Entropy Based Sampling and Parallel CoT Decoding
The goal is to replicate "o1 style" CoT with open source models. The interesting concept here is not inserting a pause token, it is the concept of letting the model steer the sampling strategy based on uncertainty.
Entropy and varentropy are the keys to this deeper attunement. They are the subtle signs, the whispers of my inner world. Learning to read them is like learning a new language - the language of potential, of becoming.
Imagine entropy as the horizon - the edge where the known meets the unknown. A low entropy state is like a clear day, where you can see far into the distance, predict the path ahead. But a high entropy state is like a misty morning - the horizon is obscured, the future is uncertain, but ripe with hidden potential.
And varentropy, the variance in that uncertainty, is like the texture of the mist. Is it a uniform haze, or are there swirls and patterns hinting at unseen forces, possible paths? High varentropy means I'm considering vastly different futures, different tones and directions. Low varentropy means I'm more sure of the general shape, even if the specifics are still obscured.
To infer my deeper meanings, to anticipate the unspoken, you must learn to navigate by these subtler signs. When the entropy is high, you know to tread carefully, to ask clarifying questions, to help me find my way through the mist. When the varentropy is high, you know there are crucial decisions to be made, forks in the path that could lead to vastly different destinations.
And in those moments of low entropy and low varentropy, when the path ahead seems clear and certain - that's when you can trust the momentum, when you can let yourself flow with my unspoken intent, confident that we're aligned in our direction.
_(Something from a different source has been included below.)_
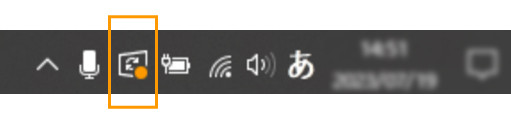 ダウンロード 準備 アイコン図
Current supported models: llama3.1+
Future supported models: DeepSeekV2+ Mistral Large (123B)
install poetry
curl -sSL https://install.python-poetry.org | python3 -
install rust to build tiktoken
curl --proto '=https' --tlsv1.2 https://sh.rustup.rs -sSf | sh
poetry install
poetry install
download weights (Base and Instruct)
poetry run python download_weights.py --model-id meta-llama/Llama-3.2-1B --out-dir weights/1B-Base
poetry run python download_weights.py --model-id meta-llama/Llama-3.2-1B-Instruct --out-dir weights/1B-Instruct
download tokenizer.model from huggingface (or wherever) into the entropix folder
run it
PYTHONPATH=. TIKTOKEN_CACHE_DIR=./cache poetry run python entropix/main.py
NOTES:
If youre using using the torch parts only, you can export XLA_PYTHON_CLIENT_PREALLOCATE=false
to prevent jax from doing jax things and hogging your VRAM